* Problem requirements
Put the lines below into a JSON list of strings, one string per line, with blank lines omitted and the pictures left out.

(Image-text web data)

■ ■ ■ ■

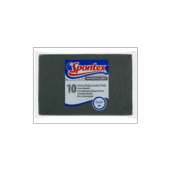 SPONTEX SPECIALIST H/D SCOURING PADS 15x23cm (10)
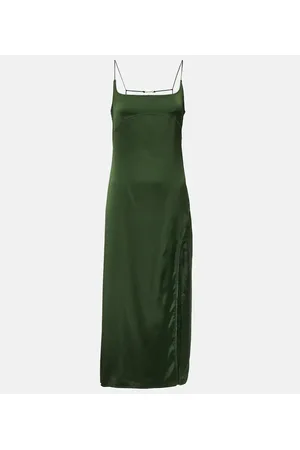 Jacquemus La Robe Notte satin slip dress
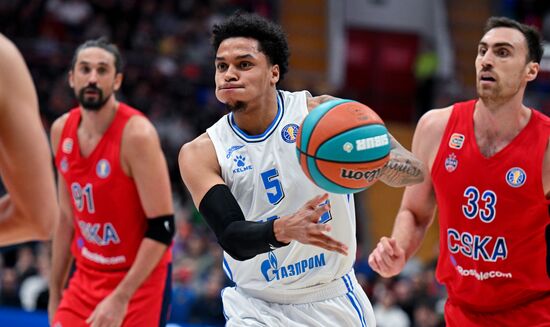 Баскетбол. Единая лига ВТБ. Матч ЦСКА - "Зенит"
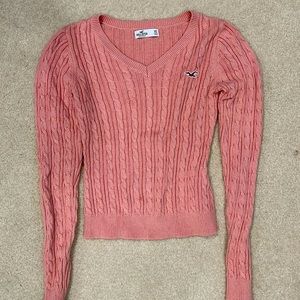 Hollister XS peach pink knitted sweater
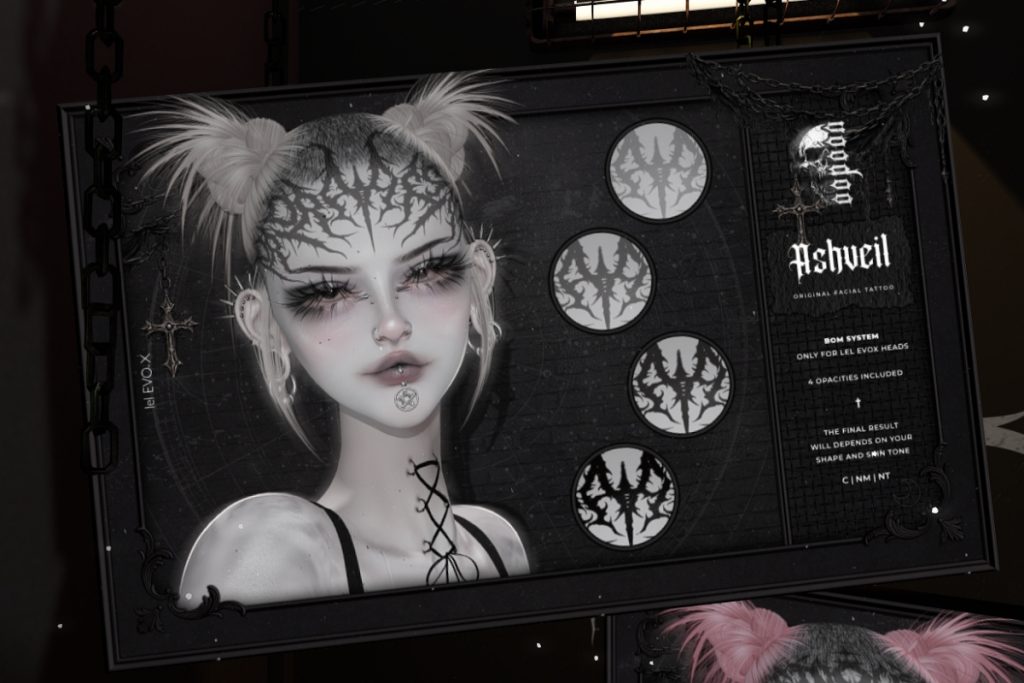 Ashveil Face Tattoos - EvoX, L$176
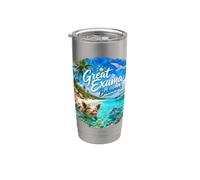 Great Exuma Bahamas Îles Caraïbes Ocean Cruise Gobelet isotherme en acier inoxydable double paroi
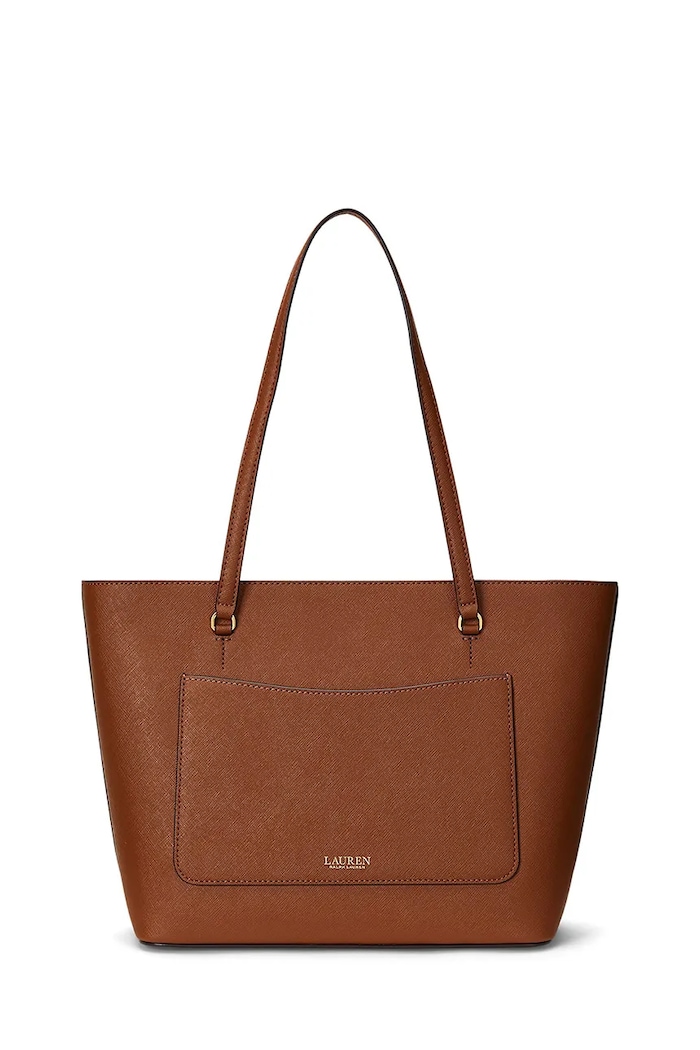 Lauren Ralph Lauren shopper torba ženska usnjena 431924351 bež SS26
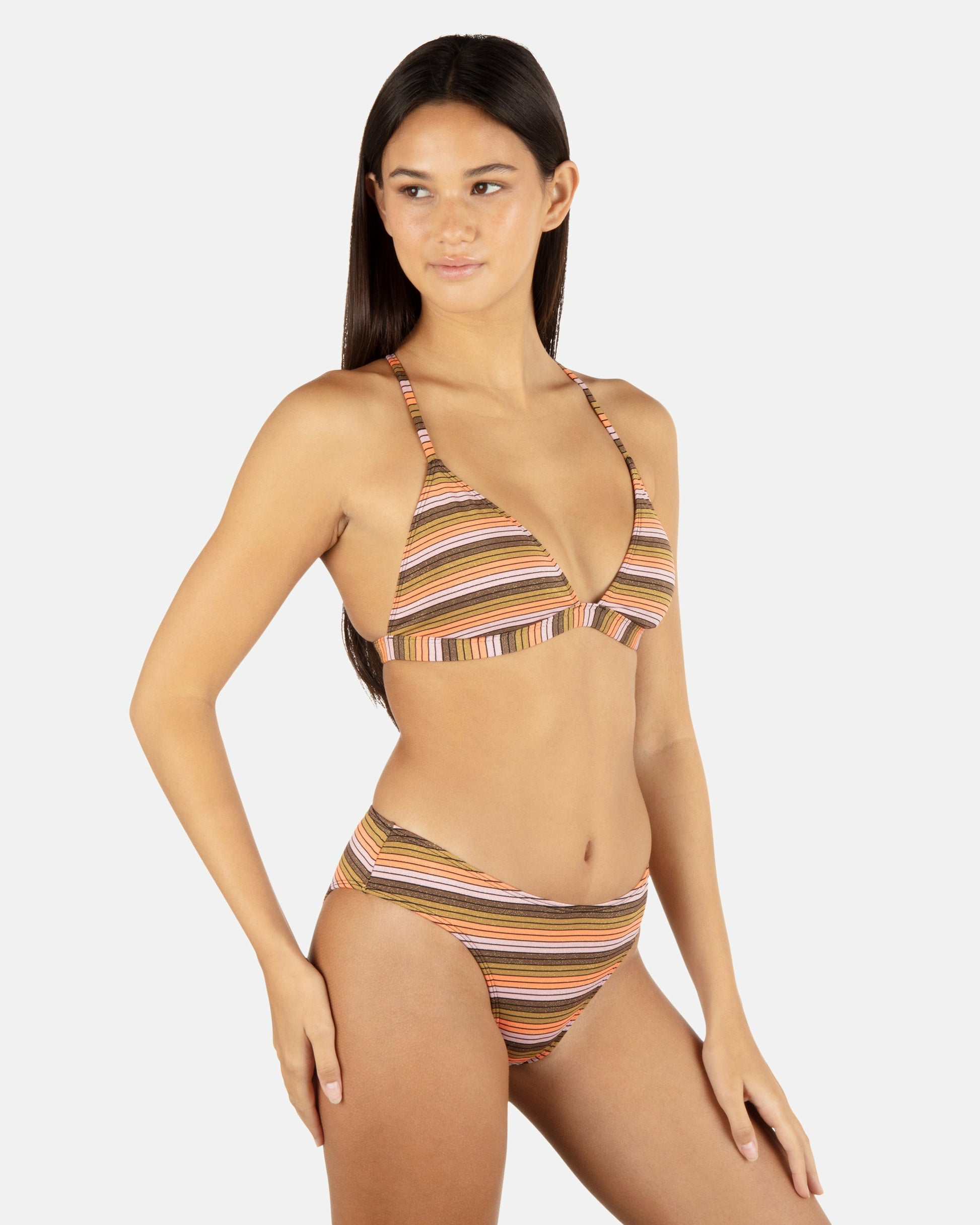 Sunset Shine Stripe Mid Rise Cheeky Bottom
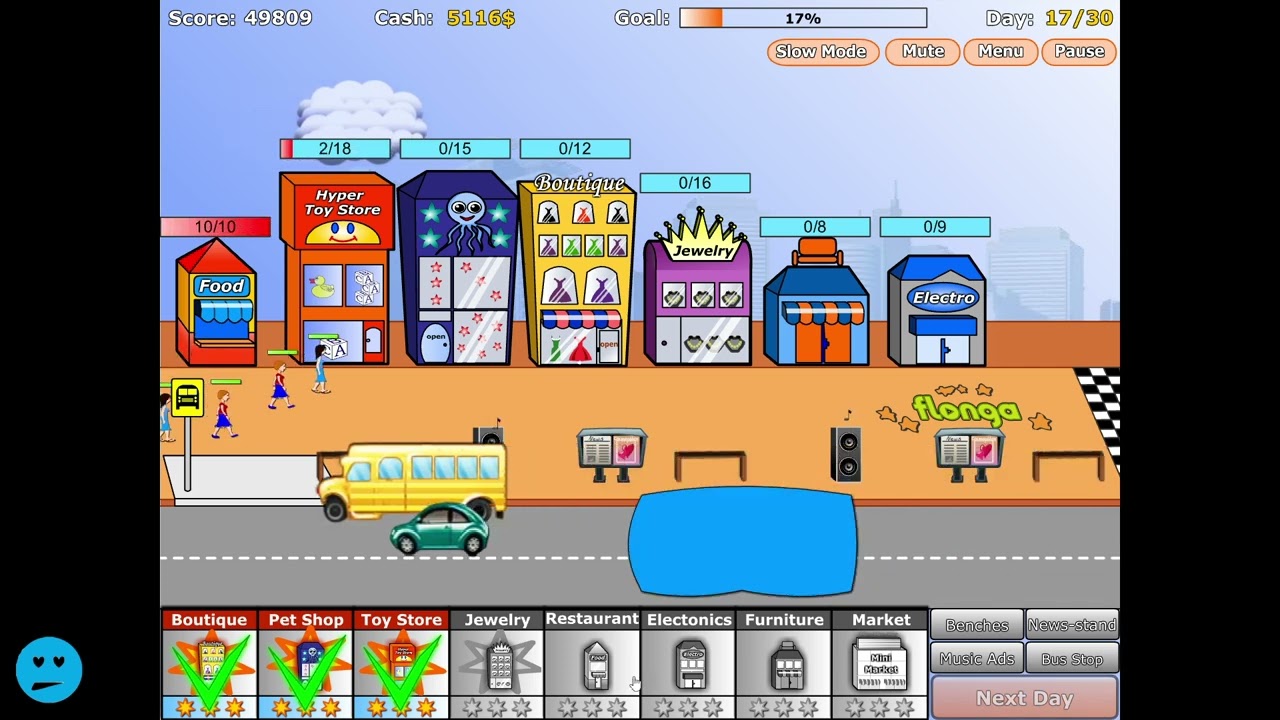 Shopping Street game LV 16 Max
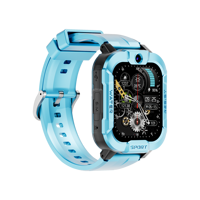 Jam Tangan GPS 4G untuk Anak dengan Kompas, Tahan Air IP67, Alarm Magnetik, Panggilan Video SOS, Layar LCD, Kompatibel dengan Kartu SIM
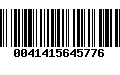 Código de Barras 0041415645776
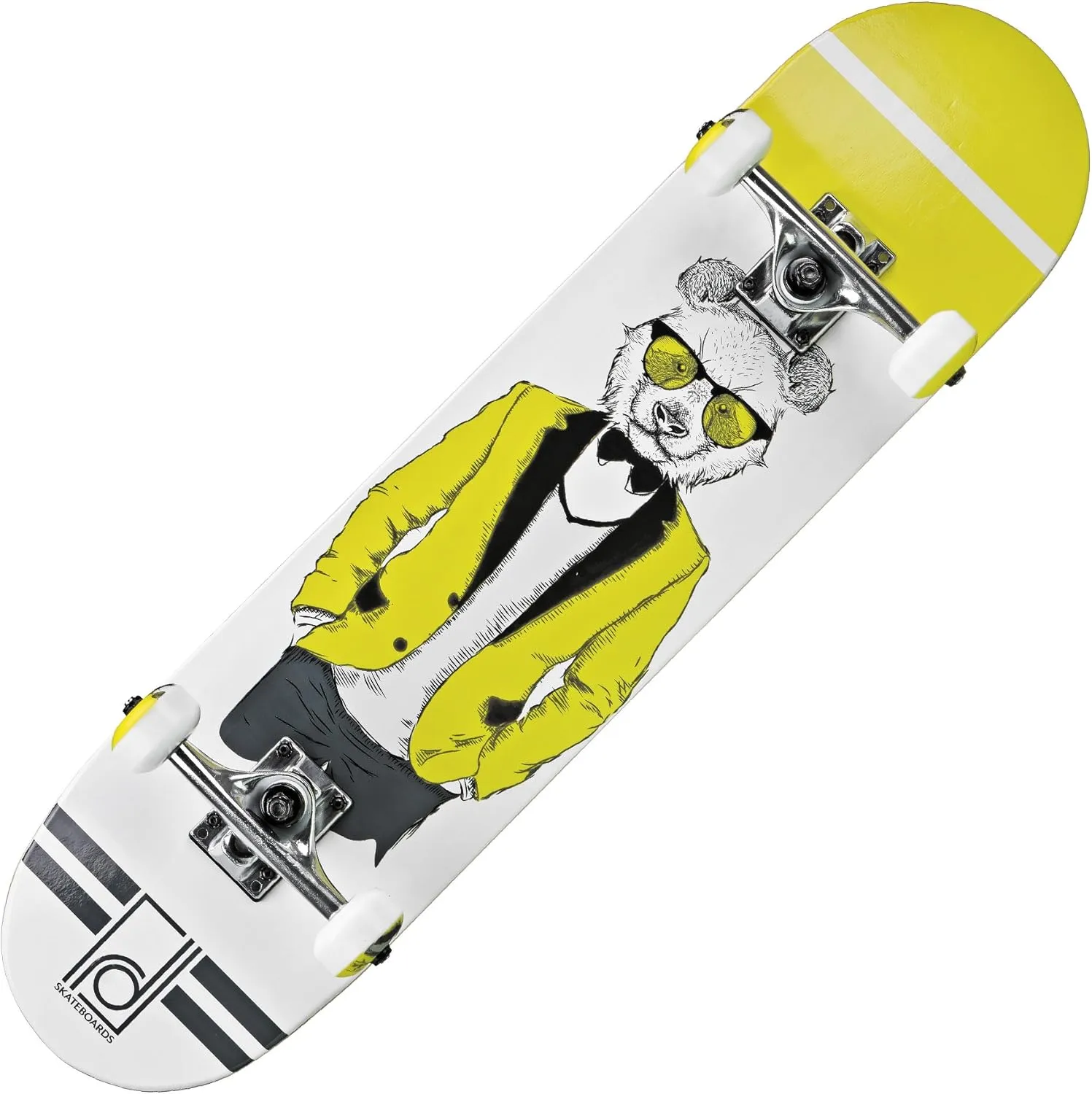 Roller Derby Deluxe Series Complete Skateboard for Beginners, Kids, Teens and Adults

■ ■ ■ ■

* Result of this task
[
  " SPONTEX SPECIALIST H/D SCOURING PADS 15x23cm (10)",
  " Jacquemus La Robe Notte satin slip dress",
  " Баскетбол. Единая лига ВТБ. Матч ЦСКА - \"Зенит\"",
  " Hollister XS peach pink knitted sweater",
  " Ashveil Face Tattoos - EvoX, L$176",
  " Great Exuma Bahamas Îles Caraïbes Ocean Cruise Gobelet isotherme en acier inoxydable double paroi",
  " Lauren Ralph Lauren shopper torba ženska usnjena 431924351 bež SS26",
  " Sunset Shine Stripe Mid Rise Cheeky Bottom",
  " Shopping Street game LV 16 Max",
  " Jam Tangan GPS 4G untuk Anak dengan Kompas, Tahan Air IP67, Alarm Magnetik, Panggilan Video SOS, Layar LCD, Kompatibel dengan Kartu SIM",
  " Código de Barras 0041415645776",
  " Roller Derby Deluxe Series Complete Skateboard for Beginners, Kids, Teens and Adults"
]